Das kann doch nicht sein.
Schnellzüge halten in den Städten.
Aber eine Ausnahme gibt es.
Wer mit dem Zug von Bern über Neuenburg nach La Chaux-de-Fonds fährt, erlebt, dass der Zug kurz hält und dann in entgegengesetzter Fahrtrichtung weiterfährt. So ist es seit 1859. Jeder Zug muss hier wenden.
Während der Bundesrat 2018 vorgeschlagen hat, den Kopfbahnhof mit einem Tunnel zu umfahren, beschliesst der Ständerat im März 2019, eine neue Bahnlinie zwischen den beiden grossen Städten des Kantons zu bauen.
Chambrelien liegt 44 Minuten von Bern. Der Bahnhof ist nicht bedient. Das Bahnhofbuffet scheint verlassen. Einige Pendler haben ihre Autos abgestellt.
Man hört das Motorengeräusch des wegfahrenden Zuges, dann nur noch summende Insekten.
Ein Werktag vor Ostern, Frühlingshitze, frisches Grün, Blüten.

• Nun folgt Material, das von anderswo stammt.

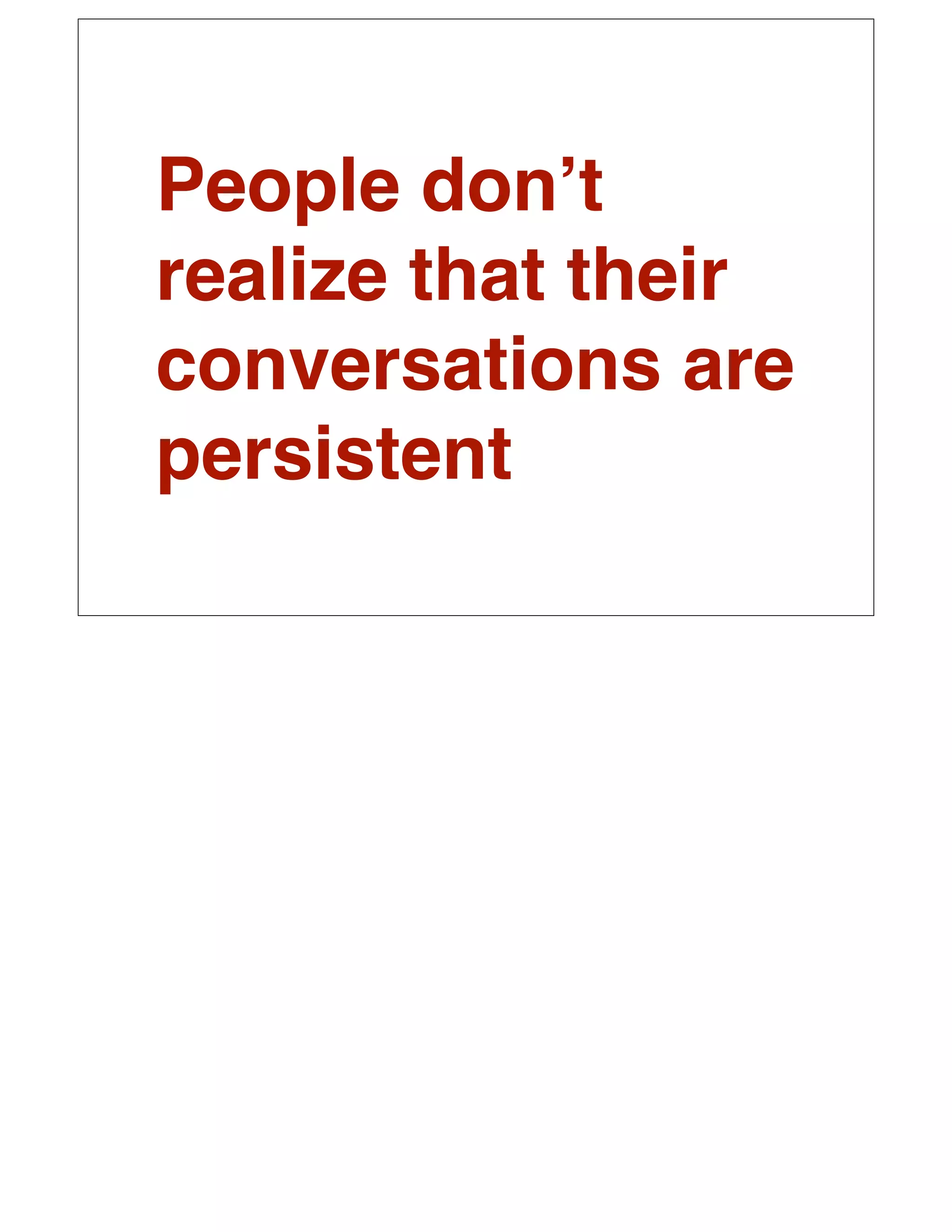 People donʼt
realize that their
conversations are
persistent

Der Wanderweg führt in die Kalksteinfelsen am Südhang über der Areuseschlucht. Gegenüber auf der anderen Talseite die dunkle Wand des Creux-du-Van.
Zwei Lebewesen, Gemsen, die sich verwundert nach mir umblicken.

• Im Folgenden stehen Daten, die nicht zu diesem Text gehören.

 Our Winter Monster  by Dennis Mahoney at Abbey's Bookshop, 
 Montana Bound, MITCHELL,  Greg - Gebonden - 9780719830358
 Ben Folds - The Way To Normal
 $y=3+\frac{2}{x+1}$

Ein Aussichtspunkt. Weit unten in der Schlucht erblickt man die Bahnlinie Neuenburg-Pontarlier mit ihren Tunneln. Die Tunnel sind breit, für eine Doppelspur gebaut. Die ist nicht mehr notwendig. Die direkten Züge von Bern nach Paris, die von Bern in den Westen fuhren, verkehren hier schon lange nicht mehr. Der verbleibende direkte TGV macht einen Umweg über Mülhausen, über 100 Kilometer im Norden.
Der Weg nähert sich langsam den Geleisen. Neue Gitternetze schützen die Bahn vor Steinschlag. Die Steinbrocken auf dem Wanderweg zeigen, dass es die Netze braucht.

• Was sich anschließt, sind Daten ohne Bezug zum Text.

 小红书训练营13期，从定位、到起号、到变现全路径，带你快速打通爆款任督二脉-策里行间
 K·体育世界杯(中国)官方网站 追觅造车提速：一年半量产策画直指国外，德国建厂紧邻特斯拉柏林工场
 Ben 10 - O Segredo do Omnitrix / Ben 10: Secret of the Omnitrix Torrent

Nach einer guten Stunde komme ich zur Bahnhaltestelle Champ-du-Moulin. Unten am kühlen Fluss ist das Hôtel de la Truite. Tische und Stühle stehen draussen an der Sonne. Der Mann an der Bar wünscht sich für Ostern viele Besucher.
Die Qual der Wahl: dortbleiben, weiter flussaufwärts wandern, weiter flussabwärts. Abwärts geht es leichter, das Tal ist breit, Jogger rennen, Familien wandern, es zeigen sich keine Gemsen mehr. Das Tal verengt sich, der Fussweg führt über Treppen und Brücken durch eine dramatische Schlucht, bis sich diese wieder weitet.
In Boudry, kurz vor der Tramhaltestelle, das Geburtshaus von Jean-Paul Marat, ermordet in Paris in der Badewanne. Aber das ist eine andere Geschichte.